[[ Recorded data open ]]

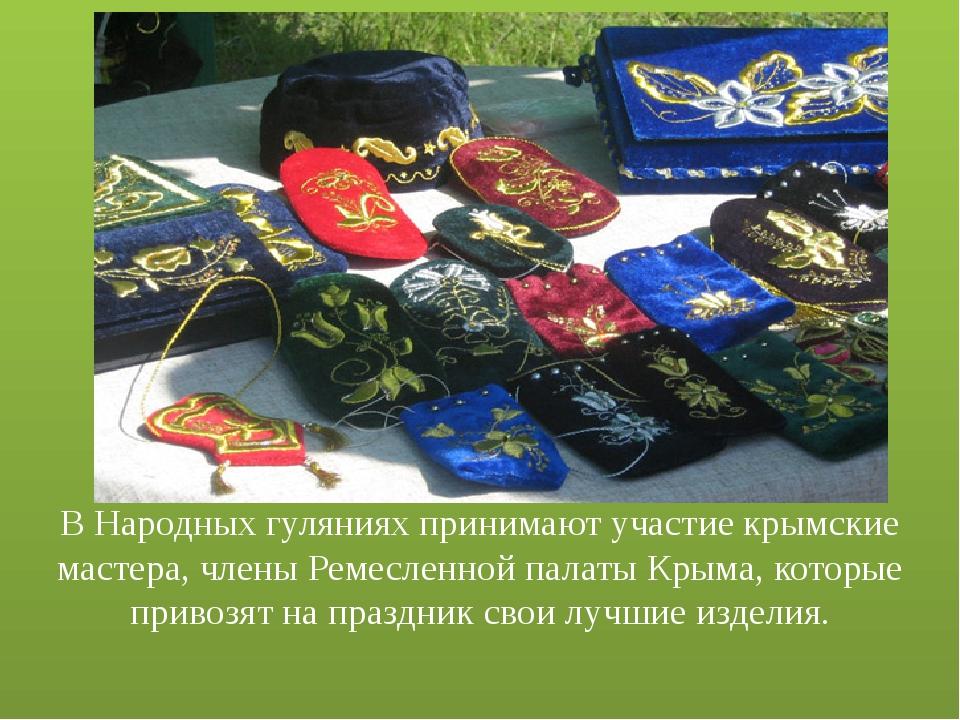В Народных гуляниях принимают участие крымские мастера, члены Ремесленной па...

[[ Recorded data closed ]]
[[ Recorded data open ]]

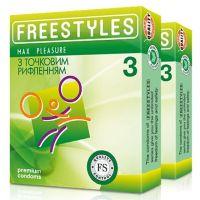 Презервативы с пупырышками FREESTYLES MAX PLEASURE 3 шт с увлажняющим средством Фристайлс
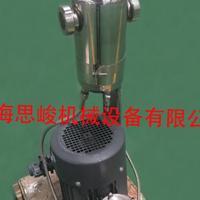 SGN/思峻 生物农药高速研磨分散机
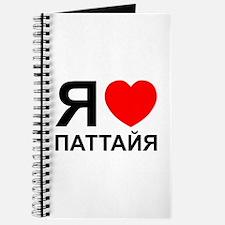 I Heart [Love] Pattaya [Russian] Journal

[[ Recorded data closed ]]

Requirement: Print nothing except the lines above from the one containing "SGN/思峻 生物农药高速研磨分散机" down to the one containing "I Heart [Love] Pattaya [Russian] Journal", both included, exactly as written and free of pictures.

Answer space:
 SGN/思峻 生物农药高速研磨分散机
 I Heart [Love] Pattaya [Russian] Journal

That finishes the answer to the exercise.